- Il compito:
Per favore, indica se ciascuna affermazione concorda con l'estratto sul possibile addio di Zidane, rispondendo sì o no e citando alla lettera le parole decisive: (a) la conferenza stampa si è svolta alla vigilia della partita col Betis; (b) Moffus98 ritiene che, in caso di dimissioni, Zidane andrebbe al Barcellona; (c) Zidane ha dichiarato che le decisioni spettano alla società.

- Estratto:
__________________________________________________
# Incredibile Zidane: potrebbe dimettersi! I dettagli.



## juventino (18 Maggio 2019)

Il ritorno di Zinedine Zidane al Real potrebbe essere stato più breve del previsto ed interrompersi con le clamorose dimissioni. 
Nella conferenza stampa di ieri, vigilia della partita col Betis (l’ultima stagionale), il tecnico francese ha dato segni di nervosismo e ha rilasciato alcune ambigue dichiarazioni: "Le decisioni spettano a me. Questo è chiaro come l'acqua, io sono l'allenatore e farò sempre ciò che voglio, altrimenti andrò via. Per gli acquisti e questo genere di cose abbiamo persone che lavorano, ma lavoriamo anche insieme".
Divergenze su mercato e promesse non mantenute da Perez o suggestione? Di certo le parole hanno alimentato le voci.


----------



## Moffus98 (18 Maggio 2019)

juventino ha scritto:


> Il ritorno di Zinedine Zidane al Real potrebbe essere stato più breve del previsto ed interrompersi con le clamorose dimissioni.
> Nella conferenza stampa di ieri, vigilia della partita col Betis (l’ultima stagionale), il tecnico francese ha dato segni di nervosismo e ha rilasciato alcune ambigue dichiarazioni: "Le decisioni spettano a me. Questo è chiaro come l'acqua, io sono l'allenatore e farò sempre ciò che voglio, altrimenti andrò via. Per gli acquisti e questo genere di cose abbiamo persone che lavorano, ma lavoriamo anche insieme".
> Divergenze su mercato e promesse non mantenute da Perez o suggestione? Di certo le parole hanno alimentato le voci.



Davvero strano. Dovesse dimettersi credo vada alla Juve, e sarebbe clamoroso.


----------



## juventino (18 Maggio 2019)

Florentino non ha mantenuto le promesse?


----------



## diavoloINme (18 Maggio 2019)

juventino ha scritto:


> Il ritorno di Zinedine Zidane al Real potrebbe essere stato più breve del previsto ed interrompersi con le clamorose dimissioni.
__________________________________________________
- Dati registrati:
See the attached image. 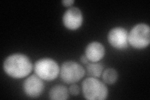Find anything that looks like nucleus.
<instances>
[{
	"mask_svg": "<svg viewBox=\"0 0 150 100\" xmlns=\"http://www.w3.org/2000/svg\"><path fill=\"white\" fill-rule=\"evenodd\" d=\"M128 43L134 48H146L150 43V28L146 23H138L128 33Z\"/></svg>",
	"mask_w": 150,
	"mask_h": 100,
	"instance_id": "obj_4",
	"label": "nucleus"
},
{
	"mask_svg": "<svg viewBox=\"0 0 150 100\" xmlns=\"http://www.w3.org/2000/svg\"><path fill=\"white\" fill-rule=\"evenodd\" d=\"M118 78V73L117 71L112 68H106L104 70L102 73V78L103 82L108 84L115 83Z\"/></svg>",
	"mask_w": 150,
	"mask_h": 100,
	"instance_id": "obj_12",
	"label": "nucleus"
},
{
	"mask_svg": "<svg viewBox=\"0 0 150 100\" xmlns=\"http://www.w3.org/2000/svg\"><path fill=\"white\" fill-rule=\"evenodd\" d=\"M74 3V0H63V1H62L63 5L66 7H70L73 5Z\"/></svg>",
	"mask_w": 150,
	"mask_h": 100,
	"instance_id": "obj_14",
	"label": "nucleus"
},
{
	"mask_svg": "<svg viewBox=\"0 0 150 100\" xmlns=\"http://www.w3.org/2000/svg\"><path fill=\"white\" fill-rule=\"evenodd\" d=\"M64 26L69 30H76L80 28L83 21V15L80 9L78 7H70L63 16Z\"/></svg>",
	"mask_w": 150,
	"mask_h": 100,
	"instance_id": "obj_8",
	"label": "nucleus"
},
{
	"mask_svg": "<svg viewBox=\"0 0 150 100\" xmlns=\"http://www.w3.org/2000/svg\"><path fill=\"white\" fill-rule=\"evenodd\" d=\"M69 91L67 87L63 84L53 86L50 90L49 98L54 100H66L68 98Z\"/></svg>",
	"mask_w": 150,
	"mask_h": 100,
	"instance_id": "obj_10",
	"label": "nucleus"
},
{
	"mask_svg": "<svg viewBox=\"0 0 150 100\" xmlns=\"http://www.w3.org/2000/svg\"><path fill=\"white\" fill-rule=\"evenodd\" d=\"M69 94H71L72 96H78L80 93V88L76 83L71 84L68 88Z\"/></svg>",
	"mask_w": 150,
	"mask_h": 100,
	"instance_id": "obj_13",
	"label": "nucleus"
},
{
	"mask_svg": "<svg viewBox=\"0 0 150 100\" xmlns=\"http://www.w3.org/2000/svg\"><path fill=\"white\" fill-rule=\"evenodd\" d=\"M60 77L67 84L79 82L85 74V70L79 63L74 61H64L60 67Z\"/></svg>",
	"mask_w": 150,
	"mask_h": 100,
	"instance_id": "obj_5",
	"label": "nucleus"
},
{
	"mask_svg": "<svg viewBox=\"0 0 150 100\" xmlns=\"http://www.w3.org/2000/svg\"><path fill=\"white\" fill-rule=\"evenodd\" d=\"M86 71L88 74L91 77L100 78L104 71V66L99 62L96 63H89L86 65Z\"/></svg>",
	"mask_w": 150,
	"mask_h": 100,
	"instance_id": "obj_11",
	"label": "nucleus"
},
{
	"mask_svg": "<svg viewBox=\"0 0 150 100\" xmlns=\"http://www.w3.org/2000/svg\"><path fill=\"white\" fill-rule=\"evenodd\" d=\"M105 48L100 42L92 41L86 46L84 55L92 63L99 62L105 55Z\"/></svg>",
	"mask_w": 150,
	"mask_h": 100,
	"instance_id": "obj_9",
	"label": "nucleus"
},
{
	"mask_svg": "<svg viewBox=\"0 0 150 100\" xmlns=\"http://www.w3.org/2000/svg\"><path fill=\"white\" fill-rule=\"evenodd\" d=\"M84 97L88 100H104L108 96V89L105 84L97 78H86L81 84Z\"/></svg>",
	"mask_w": 150,
	"mask_h": 100,
	"instance_id": "obj_2",
	"label": "nucleus"
},
{
	"mask_svg": "<svg viewBox=\"0 0 150 100\" xmlns=\"http://www.w3.org/2000/svg\"><path fill=\"white\" fill-rule=\"evenodd\" d=\"M80 61L81 62V63L84 65H88L89 63H90V61L88 60L85 55H83L82 56H81Z\"/></svg>",
	"mask_w": 150,
	"mask_h": 100,
	"instance_id": "obj_15",
	"label": "nucleus"
},
{
	"mask_svg": "<svg viewBox=\"0 0 150 100\" xmlns=\"http://www.w3.org/2000/svg\"><path fill=\"white\" fill-rule=\"evenodd\" d=\"M3 70L9 77L15 79L28 77L33 69L29 57L23 53H13L7 56L3 62Z\"/></svg>",
	"mask_w": 150,
	"mask_h": 100,
	"instance_id": "obj_1",
	"label": "nucleus"
},
{
	"mask_svg": "<svg viewBox=\"0 0 150 100\" xmlns=\"http://www.w3.org/2000/svg\"><path fill=\"white\" fill-rule=\"evenodd\" d=\"M45 89L43 80L35 74L27 77L23 83V90L27 96L36 98L40 96Z\"/></svg>",
	"mask_w": 150,
	"mask_h": 100,
	"instance_id": "obj_7",
	"label": "nucleus"
},
{
	"mask_svg": "<svg viewBox=\"0 0 150 100\" xmlns=\"http://www.w3.org/2000/svg\"><path fill=\"white\" fill-rule=\"evenodd\" d=\"M35 74L46 82H51L57 78L60 72L58 63L50 58L38 60L33 66Z\"/></svg>",
	"mask_w": 150,
	"mask_h": 100,
	"instance_id": "obj_3",
	"label": "nucleus"
},
{
	"mask_svg": "<svg viewBox=\"0 0 150 100\" xmlns=\"http://www.w3.org/2000/svg\"><path fill=\"white\" fill-rule=\"evenodd\" d=\"M128 32L126 28L116 26L111 28L108 33V41L114 48L123 50L128 47Z\"/></svg>",
	"mask_w": 150,
	"mask_h": 100,
	"instance_id": "obj_6",
	"label": "nucleus"
}]
</instances>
__________________________________________________
- La risposta:
(a) Sì: «Nella conferenza stampa di ieri, vigilia della partita col Betis (l’ultima stagionale)».
(b) No: «Dovesse dimettersi credo vada alla Juve».
(c) No: «Le decisioni spettano a me.»